* PASSAGE GIVEN
══════════

From 4815d123c4041801175a52ade47c34d6faddbd80 Mon Sep 17 00:00:00 2001
From: Kevin Gilpin <kgilpin@gmail.com>
Date: Sat, 3 Aug 2024 13:08:26 -0400
Subject: [PATCH] feat: Perform lint repair on generated test code

---
 appmap/navie/format_instructions.py    |  49 ++---
 appmap/solve/solver.py                 |  18 +-
 appmap/solve/steps/lint_repair.py      |  35 ++++
 appmap/solve/steps/step_lint_repair.py |  59 ++----
 appmap/solve/steps/step_maketest.py    | 240 +++++++++++++++++--------
 5 files changed, 250 insertions(+), 151 deletions(-)

══════════

* TASK OBJECTIVE
According to the patch header, how many insertions does the patch make across all files?

* DATA SHOWN

══════════

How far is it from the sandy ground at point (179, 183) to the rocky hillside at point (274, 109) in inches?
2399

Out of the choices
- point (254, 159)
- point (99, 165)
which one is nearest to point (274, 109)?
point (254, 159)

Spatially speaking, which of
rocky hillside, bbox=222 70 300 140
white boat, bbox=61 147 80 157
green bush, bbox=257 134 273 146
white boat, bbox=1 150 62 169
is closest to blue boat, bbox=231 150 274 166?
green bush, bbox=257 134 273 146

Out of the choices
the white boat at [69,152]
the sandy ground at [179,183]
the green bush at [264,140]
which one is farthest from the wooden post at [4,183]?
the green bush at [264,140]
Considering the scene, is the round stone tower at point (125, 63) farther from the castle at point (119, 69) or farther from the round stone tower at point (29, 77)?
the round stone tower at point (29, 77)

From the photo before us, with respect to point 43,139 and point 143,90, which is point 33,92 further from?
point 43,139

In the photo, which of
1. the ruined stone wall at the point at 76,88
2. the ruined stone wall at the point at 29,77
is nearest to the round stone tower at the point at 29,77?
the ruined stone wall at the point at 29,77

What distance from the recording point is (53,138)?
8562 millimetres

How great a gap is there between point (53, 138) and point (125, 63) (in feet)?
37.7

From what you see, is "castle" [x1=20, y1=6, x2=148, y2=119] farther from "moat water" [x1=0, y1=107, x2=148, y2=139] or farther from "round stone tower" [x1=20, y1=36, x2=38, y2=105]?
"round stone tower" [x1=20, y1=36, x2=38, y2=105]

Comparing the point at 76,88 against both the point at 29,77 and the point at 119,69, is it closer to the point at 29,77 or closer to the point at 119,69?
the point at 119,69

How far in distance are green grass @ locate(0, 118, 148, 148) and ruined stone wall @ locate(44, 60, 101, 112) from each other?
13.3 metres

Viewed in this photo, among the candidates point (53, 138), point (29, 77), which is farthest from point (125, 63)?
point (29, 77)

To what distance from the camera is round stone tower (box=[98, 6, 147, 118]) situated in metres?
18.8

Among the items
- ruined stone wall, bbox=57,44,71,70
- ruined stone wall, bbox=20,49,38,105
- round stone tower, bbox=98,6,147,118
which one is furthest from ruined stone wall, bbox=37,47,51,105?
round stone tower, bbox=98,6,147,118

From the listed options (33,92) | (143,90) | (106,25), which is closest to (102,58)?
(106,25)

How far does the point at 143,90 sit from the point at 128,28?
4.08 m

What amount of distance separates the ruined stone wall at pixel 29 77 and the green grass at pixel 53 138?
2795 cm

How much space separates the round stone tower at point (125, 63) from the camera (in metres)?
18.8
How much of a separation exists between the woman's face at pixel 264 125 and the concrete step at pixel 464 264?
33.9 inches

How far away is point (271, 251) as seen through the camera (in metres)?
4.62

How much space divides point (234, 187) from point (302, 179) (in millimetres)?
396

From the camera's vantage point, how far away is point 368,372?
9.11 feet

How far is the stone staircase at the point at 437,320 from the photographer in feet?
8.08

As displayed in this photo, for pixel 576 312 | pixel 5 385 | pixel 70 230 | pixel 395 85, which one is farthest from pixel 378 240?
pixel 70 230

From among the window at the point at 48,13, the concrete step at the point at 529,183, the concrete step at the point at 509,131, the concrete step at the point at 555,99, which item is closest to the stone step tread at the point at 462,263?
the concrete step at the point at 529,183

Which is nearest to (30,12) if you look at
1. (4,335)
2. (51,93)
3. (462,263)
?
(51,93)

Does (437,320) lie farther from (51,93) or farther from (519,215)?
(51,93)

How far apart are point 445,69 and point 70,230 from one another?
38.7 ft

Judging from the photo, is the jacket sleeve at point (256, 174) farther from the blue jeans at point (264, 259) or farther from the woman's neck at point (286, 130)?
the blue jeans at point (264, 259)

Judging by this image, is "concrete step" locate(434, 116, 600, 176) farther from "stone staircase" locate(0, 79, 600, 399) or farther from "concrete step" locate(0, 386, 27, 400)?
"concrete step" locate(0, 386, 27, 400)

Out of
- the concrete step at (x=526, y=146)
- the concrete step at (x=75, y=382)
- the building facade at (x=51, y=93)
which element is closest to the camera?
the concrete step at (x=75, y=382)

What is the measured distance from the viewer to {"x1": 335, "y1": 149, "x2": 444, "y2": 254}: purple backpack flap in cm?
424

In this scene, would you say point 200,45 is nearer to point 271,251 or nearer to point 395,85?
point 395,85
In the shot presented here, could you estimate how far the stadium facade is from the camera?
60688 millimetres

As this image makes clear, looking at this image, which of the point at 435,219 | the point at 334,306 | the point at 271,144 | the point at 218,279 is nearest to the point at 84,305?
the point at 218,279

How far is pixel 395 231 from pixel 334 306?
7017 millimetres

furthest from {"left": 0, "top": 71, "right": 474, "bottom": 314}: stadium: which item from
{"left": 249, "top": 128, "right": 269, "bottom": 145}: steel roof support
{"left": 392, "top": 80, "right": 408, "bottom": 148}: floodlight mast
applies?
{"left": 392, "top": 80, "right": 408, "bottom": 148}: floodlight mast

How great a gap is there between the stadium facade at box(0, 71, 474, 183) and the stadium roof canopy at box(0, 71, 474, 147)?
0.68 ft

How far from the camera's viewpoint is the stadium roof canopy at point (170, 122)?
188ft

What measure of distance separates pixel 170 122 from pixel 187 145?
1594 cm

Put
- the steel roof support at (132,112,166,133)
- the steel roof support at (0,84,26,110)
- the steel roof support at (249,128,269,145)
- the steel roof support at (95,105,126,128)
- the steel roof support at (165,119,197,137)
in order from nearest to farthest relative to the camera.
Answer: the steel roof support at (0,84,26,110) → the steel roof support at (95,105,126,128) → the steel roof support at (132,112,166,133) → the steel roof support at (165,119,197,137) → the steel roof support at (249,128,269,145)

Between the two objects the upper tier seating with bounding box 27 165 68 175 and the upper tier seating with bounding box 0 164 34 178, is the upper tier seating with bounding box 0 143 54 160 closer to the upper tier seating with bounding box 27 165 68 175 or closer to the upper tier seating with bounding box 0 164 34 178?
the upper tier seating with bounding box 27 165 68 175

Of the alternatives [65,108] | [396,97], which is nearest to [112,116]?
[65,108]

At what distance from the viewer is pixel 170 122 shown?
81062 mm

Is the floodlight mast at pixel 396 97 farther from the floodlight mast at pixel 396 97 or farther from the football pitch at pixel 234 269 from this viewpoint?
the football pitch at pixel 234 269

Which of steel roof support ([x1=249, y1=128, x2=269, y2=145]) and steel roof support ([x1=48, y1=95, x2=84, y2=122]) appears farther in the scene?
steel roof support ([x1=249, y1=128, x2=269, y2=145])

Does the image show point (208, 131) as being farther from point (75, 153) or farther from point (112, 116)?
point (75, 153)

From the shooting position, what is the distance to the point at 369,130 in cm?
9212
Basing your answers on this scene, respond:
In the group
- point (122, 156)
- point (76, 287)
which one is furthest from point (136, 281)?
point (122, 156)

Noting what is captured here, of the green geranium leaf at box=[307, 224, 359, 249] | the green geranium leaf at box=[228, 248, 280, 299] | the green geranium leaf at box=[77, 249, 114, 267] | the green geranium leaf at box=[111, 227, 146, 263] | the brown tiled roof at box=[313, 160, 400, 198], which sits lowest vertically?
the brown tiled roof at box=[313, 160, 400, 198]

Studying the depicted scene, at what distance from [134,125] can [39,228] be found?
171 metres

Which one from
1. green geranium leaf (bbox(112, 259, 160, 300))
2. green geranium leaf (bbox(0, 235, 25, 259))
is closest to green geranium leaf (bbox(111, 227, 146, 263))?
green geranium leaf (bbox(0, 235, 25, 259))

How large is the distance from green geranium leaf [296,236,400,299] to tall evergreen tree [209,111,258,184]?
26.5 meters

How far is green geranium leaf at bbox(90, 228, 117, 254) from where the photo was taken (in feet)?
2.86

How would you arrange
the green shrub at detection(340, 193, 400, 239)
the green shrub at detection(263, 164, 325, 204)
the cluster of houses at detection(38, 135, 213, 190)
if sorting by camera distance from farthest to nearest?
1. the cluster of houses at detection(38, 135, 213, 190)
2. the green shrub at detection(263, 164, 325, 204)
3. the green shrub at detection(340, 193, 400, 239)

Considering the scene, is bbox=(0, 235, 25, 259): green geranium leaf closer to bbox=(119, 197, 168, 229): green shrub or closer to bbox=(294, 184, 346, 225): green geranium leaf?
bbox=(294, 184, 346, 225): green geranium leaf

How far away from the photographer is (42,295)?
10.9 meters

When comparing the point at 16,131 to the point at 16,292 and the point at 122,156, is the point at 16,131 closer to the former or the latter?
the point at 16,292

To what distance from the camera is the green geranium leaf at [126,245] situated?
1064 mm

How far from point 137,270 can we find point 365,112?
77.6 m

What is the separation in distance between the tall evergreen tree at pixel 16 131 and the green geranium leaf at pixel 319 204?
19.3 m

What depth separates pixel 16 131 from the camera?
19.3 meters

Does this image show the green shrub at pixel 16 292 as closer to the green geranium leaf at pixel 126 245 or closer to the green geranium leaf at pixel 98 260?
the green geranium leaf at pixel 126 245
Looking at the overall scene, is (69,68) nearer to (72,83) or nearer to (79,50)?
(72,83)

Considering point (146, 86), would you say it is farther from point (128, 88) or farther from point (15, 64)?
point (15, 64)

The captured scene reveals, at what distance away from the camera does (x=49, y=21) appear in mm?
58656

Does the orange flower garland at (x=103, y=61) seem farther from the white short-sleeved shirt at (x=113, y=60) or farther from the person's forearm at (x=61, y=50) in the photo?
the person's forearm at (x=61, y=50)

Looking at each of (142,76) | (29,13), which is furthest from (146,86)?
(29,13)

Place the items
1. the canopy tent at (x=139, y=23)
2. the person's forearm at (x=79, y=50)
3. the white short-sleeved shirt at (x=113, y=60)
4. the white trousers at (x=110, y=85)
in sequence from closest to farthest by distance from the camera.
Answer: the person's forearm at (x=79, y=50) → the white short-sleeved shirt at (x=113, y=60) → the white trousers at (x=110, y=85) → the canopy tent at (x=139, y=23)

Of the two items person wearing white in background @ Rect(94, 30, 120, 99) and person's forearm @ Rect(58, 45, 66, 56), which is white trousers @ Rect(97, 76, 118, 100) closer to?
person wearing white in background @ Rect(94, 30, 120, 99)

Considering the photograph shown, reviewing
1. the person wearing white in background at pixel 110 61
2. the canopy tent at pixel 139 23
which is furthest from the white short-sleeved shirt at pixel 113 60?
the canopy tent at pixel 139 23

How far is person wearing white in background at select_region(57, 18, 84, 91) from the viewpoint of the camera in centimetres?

══════════

* RESULT OF THIS EXERCISE
250 insertions.